● Document section:

# Meal Worm Care?



## ShutUpAndSmile (Mar 7, 2011)

So for some reason I can't really keep my meal worms in great health and I don't know what I'm doing wrong so I'm hoping maybe someone can tell me how to care for these cross buggers AND how to clean their cage. Cause they're gross and smell and need to be cleaned. They have a layer of black poop building up.
Anyway
I keep them in this...http://www.petco.com/product/5914/PETCO ... s_Carriers The little pink one.
I have oatmeal in there as well as I put at potato in there. But the potatoes go bad so fast is there anything else I can use? 
I really don't want this batch to mold like my last one :/ 
So my main thing is the cleaning them. How do you clean them with all the oat meal and poop and stuff without getting them gross and picking them out one by one?
;-;


----------



## Lilysmommy (Jan 7, 2009)

I actually just spent last night cleaning out my big mealworm bin. I lead such an exciting life. :lol: 

What I did was use plastic tweezers (or you could use regular metal ones, or chopsticks) to pick out all of the mealworms and put them in another container. I don't mind touching them, but the container was full of icky, dead mealworms and beetles. Double checked through all of the poop and then just tossed all the gross stuff into a plastic bag, tied and threw it away. For moisture I use carrots instead of potato, it's easier for me to toss a baby carrot or two into their container for them and they usually last at least a couple days.


----------



## ShutUpAndSmile (Mar 7, 2011)

And how often do you clean it?  
How long does it take? I feel like it would take at least an hour or so.

Can I give them the cricket thing that crickets drink off of?  Those square orange things
http://www.petco.com/product/11817/Fluk ... FruitFlies
It says meal worms on the site. And these are supposed to be food and water. So would it be for the mealies too???


----------



## Hedgieonboard (Nov 15, 2009)

I'm not sure about those, I use carrots like Lilysmommy also. I find they hold their moisture better. If you have to use a potato sometimes you can fold a paper towel up under it and then remove both in the morning, just make sure to check for mealies that might have went into the folds. I usually offer something for night and then remove it in the morning and just do it more frequently. If the bedding is okay and it's just the frass you are wanting out you can mount a screen on a form and use it to separate. I put screen over the spot I cut out in the lid so that it's duel purpose and I can get the frass out easily. If the big pieces are messed up you can separate by hand into a clean container with new bedding, I use a plastic fork for this. It will take a little longer but saves the colony and not have to start from scratch. I've had to do it for over a thousand once and with my sifting method and plastic fork it was probably 30 minutes of work


----------



## Lilysmommy (Jan 7, 2009)

Ah, sifting is a better idea! I'll have to remember that for next time. I just clean it out when it looks like the frass is overcoming the bedding. The bin I cleaned out last night didn't really have any bedding in it since I got the whole container with mealworms, etc. in it from someone I know. So it was easiest to pick the mealies out with tweezers since all the gross stuff (dead mealies, beetles, etc.) was as big as the live mealies. It took maybe around half an hour, but I don't have more than maybe 200 mealworms in the container. The orange cricket things could probably work for mealies too, you could always try it! Carrots are just easier for me to get.

● Record set:
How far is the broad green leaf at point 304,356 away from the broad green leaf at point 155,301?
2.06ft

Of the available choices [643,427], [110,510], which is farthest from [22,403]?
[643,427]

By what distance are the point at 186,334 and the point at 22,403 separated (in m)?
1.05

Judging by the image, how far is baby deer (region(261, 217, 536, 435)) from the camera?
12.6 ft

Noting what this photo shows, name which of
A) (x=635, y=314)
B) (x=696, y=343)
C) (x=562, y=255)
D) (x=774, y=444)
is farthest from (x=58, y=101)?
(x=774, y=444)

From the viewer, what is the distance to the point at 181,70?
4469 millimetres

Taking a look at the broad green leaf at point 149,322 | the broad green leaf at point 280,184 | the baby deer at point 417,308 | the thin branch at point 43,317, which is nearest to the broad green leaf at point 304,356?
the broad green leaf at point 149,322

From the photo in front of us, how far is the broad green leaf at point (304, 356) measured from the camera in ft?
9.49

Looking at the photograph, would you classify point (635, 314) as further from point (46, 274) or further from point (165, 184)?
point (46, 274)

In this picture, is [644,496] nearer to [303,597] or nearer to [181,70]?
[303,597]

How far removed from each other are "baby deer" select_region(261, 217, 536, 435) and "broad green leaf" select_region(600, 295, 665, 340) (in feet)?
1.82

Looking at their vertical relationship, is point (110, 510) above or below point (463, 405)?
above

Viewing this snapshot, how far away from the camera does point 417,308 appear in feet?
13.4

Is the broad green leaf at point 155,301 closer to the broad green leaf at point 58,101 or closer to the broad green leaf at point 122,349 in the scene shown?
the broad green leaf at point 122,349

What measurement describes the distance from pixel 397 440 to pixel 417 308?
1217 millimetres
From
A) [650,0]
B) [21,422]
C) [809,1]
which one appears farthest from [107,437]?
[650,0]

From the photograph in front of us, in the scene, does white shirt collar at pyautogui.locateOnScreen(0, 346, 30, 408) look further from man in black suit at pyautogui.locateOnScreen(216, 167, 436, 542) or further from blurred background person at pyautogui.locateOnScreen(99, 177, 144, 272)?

● Set tasks:
a: Answer these questions about the mealworm care thread, one per line:
(i) What does Lilysmommy use instead of potato for moisture?
(ii) What tool does Hedgieonboard use to separate the big pieces by hand?
(iii) About how many mealworms does Lilysmommy say are in the container?
b: Express the part of the records that runs from the line containing "What measurement describes" through the end of the records as a JSON list of strings, one string per line, leaving out blank lines.

● Responses:
a:
(i) Carrots
(ii) A plastic fork
(iii) No more than maybe 200

b:
[
  "What measurement describes the distance from pixel 397 440 to pixel 417 308?",
  "1217 millimetres",
  "From",
  "A) [650,0]",
  "B) [21,422]",
  "C) [809,1]",
  "which one appears farthest from [107,437]?",
  "[650,0]",
  "From the photograph in front of us, in the scene, does white shirt collar at pyautogui.locateOnScreen(0, 346, 30, 408) look further from man in black suit at pyautogui.locateOnScreen(216, 167, 436, 542) or further from blurred background person at pyautogui.locateOnScreen(99, 177, 144, 272)?"
]